Copy out the text of every entry below word for word, omitting the pictures.
┌────────
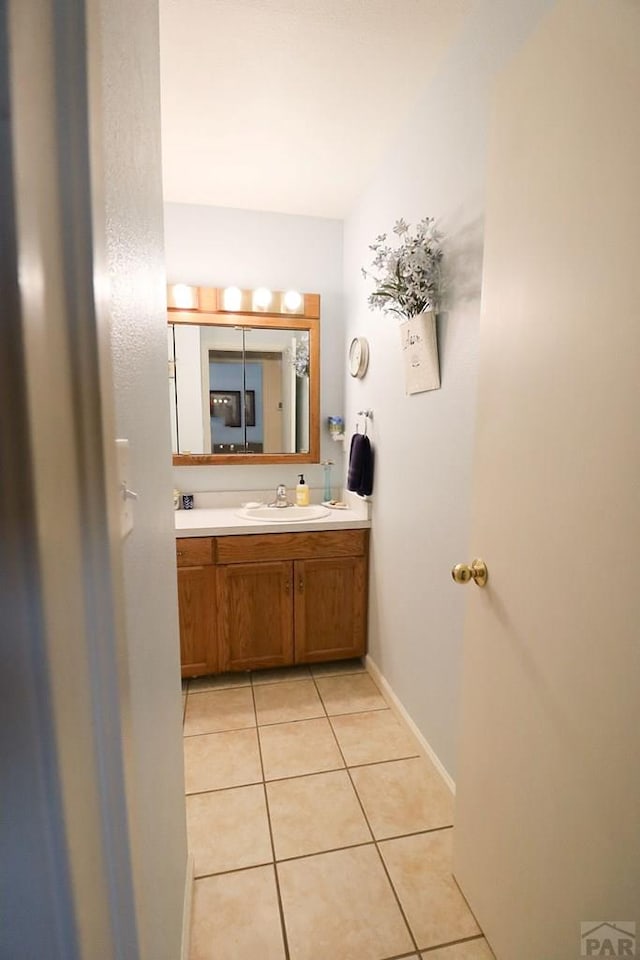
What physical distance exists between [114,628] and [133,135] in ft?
2.42

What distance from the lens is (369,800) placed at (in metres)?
1.48

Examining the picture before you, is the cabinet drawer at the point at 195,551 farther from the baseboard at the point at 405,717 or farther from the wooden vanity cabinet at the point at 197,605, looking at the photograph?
the baseboard at the point at 405,717

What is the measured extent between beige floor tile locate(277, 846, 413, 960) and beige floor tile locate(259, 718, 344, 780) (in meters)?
0.34

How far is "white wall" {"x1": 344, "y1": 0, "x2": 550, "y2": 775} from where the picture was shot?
1.26 meters

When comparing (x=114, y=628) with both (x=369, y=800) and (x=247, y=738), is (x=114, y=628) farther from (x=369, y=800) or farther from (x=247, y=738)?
└────────
*Response below*
What physical distance exists between [114,628] and [133,135] in ft?
2.42

What distance from the lens is (369,800) placed at (in metres)?
1.48

Examining the picture before you, is the cabinet drawer at the point at 195,551 farther from the baseboard at the point at 405,717 or farther from the wooden vanity cabinet at the point at 197,605, looking at the photograph?
the baseboard at the point at 405,717

What is the measured extent between beige floor tile locate(277, 846, 413, 960) and beige floor tile locate(259, 718, 344, 780) (in meters)?
0.34

How far is "white wall" {"x1": 344, "y1": 0, "x2": 550, "y2": 775} from where the picture was shot?
1.26 meters

When comparing (x=114, y=628) with both (x=369, y=800) and (x=247, y=738), is (x=114, y=628) farther from (x=369, y=800) or farther from (x=247, y=738)?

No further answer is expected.